=== YOUR TASK ===
Reproduce every record below word for word, leaving out the pictures.

=== INPUT DATA ===
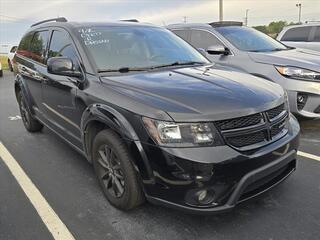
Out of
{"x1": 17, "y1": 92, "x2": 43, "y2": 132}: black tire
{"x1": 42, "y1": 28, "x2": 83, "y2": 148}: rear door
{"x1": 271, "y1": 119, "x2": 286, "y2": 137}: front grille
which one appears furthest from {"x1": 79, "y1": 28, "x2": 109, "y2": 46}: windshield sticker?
{"x1": 17, "y1": 92, "x2": 43, "y2": 132}: black tire

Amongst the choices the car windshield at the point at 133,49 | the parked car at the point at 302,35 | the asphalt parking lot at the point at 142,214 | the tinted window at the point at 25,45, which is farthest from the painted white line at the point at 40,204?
the parked car at the point at 302,35

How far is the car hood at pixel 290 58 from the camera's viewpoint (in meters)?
5.47

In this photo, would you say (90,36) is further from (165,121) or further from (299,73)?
(299,73)

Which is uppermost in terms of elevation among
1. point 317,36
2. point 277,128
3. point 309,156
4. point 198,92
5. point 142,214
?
point 198,92

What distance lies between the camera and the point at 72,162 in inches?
181

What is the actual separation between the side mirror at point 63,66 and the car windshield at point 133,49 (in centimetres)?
24

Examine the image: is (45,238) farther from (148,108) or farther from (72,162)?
(72,162)

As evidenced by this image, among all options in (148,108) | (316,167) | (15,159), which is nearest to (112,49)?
(148,108)

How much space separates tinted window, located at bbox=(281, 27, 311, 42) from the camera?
10359mm

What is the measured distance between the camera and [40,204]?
353 cm

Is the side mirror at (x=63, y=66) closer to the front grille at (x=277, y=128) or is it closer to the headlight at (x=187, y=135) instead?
the headlight at (x=187, y=135)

=== RESULT ===
Out of
{"x1": 17, "y1": 92, "x2": 43, "y2": 132}: black tire
{"x1": 42, "y1": 28, "x2": 83, "y2": 148}: rear door
{"x1": 271, "y1": 119, "x2": 286, "y2": 137}: front grille
which one appears furthest from {"x1": 79, "y1": 28, "x2": 109, "y2": 46}: windshield sticker?
{"x1": 17, "y1": 92, "x2": 43, "y2": 132}: black tire

Amongst the choices the car windshield at the point at 133,49 | the parked car at the point at 302,35 | the asphalt parking lot at the point at 142,214 | the tinted window at the point at 25,45, which is farthest from the painted white line at the point at 40,204?
the parked car at the point at 302,35

How far is the car hood at pixel 290 58 from the camera's viewpoint (in meters)?
5.47

In this photo, would you say (90,36) is further from (165,121) or further from (299,73)?
(299,73)

Which is uppermost in terms of elevation among
1. point 317,36
2. point 277,128
3. point 309,156
4. point 198,92
5. point 142,214
?
point 198,92

What distance lies between the camera and the point at 72,162 in inches?
181

What is the actual separation between the side mirror at point 63,66 and the car windshield at point 133,49 (in centimetres)?
24

Examine the image: is (45,238) farther from (148,108) or farther from (72,162)?
(72,162)

As evidenced by this image, among all options in (148,108) | (316,167) | (15,159), which is nearest to (112,49)?
(148,108)

How much space separates tinted window, located at bbox=(281, 27, 311, 42) from the camera?
10359mm

What is the measured distance between the camera and [40,204]?
353 cm

Is the side mirror at (x=63, y=66) closer to the front grille at (x=277, y=128) or is it closer to the headlight at (x=187, y=135) instead?
the headlight at (x=187, y=135)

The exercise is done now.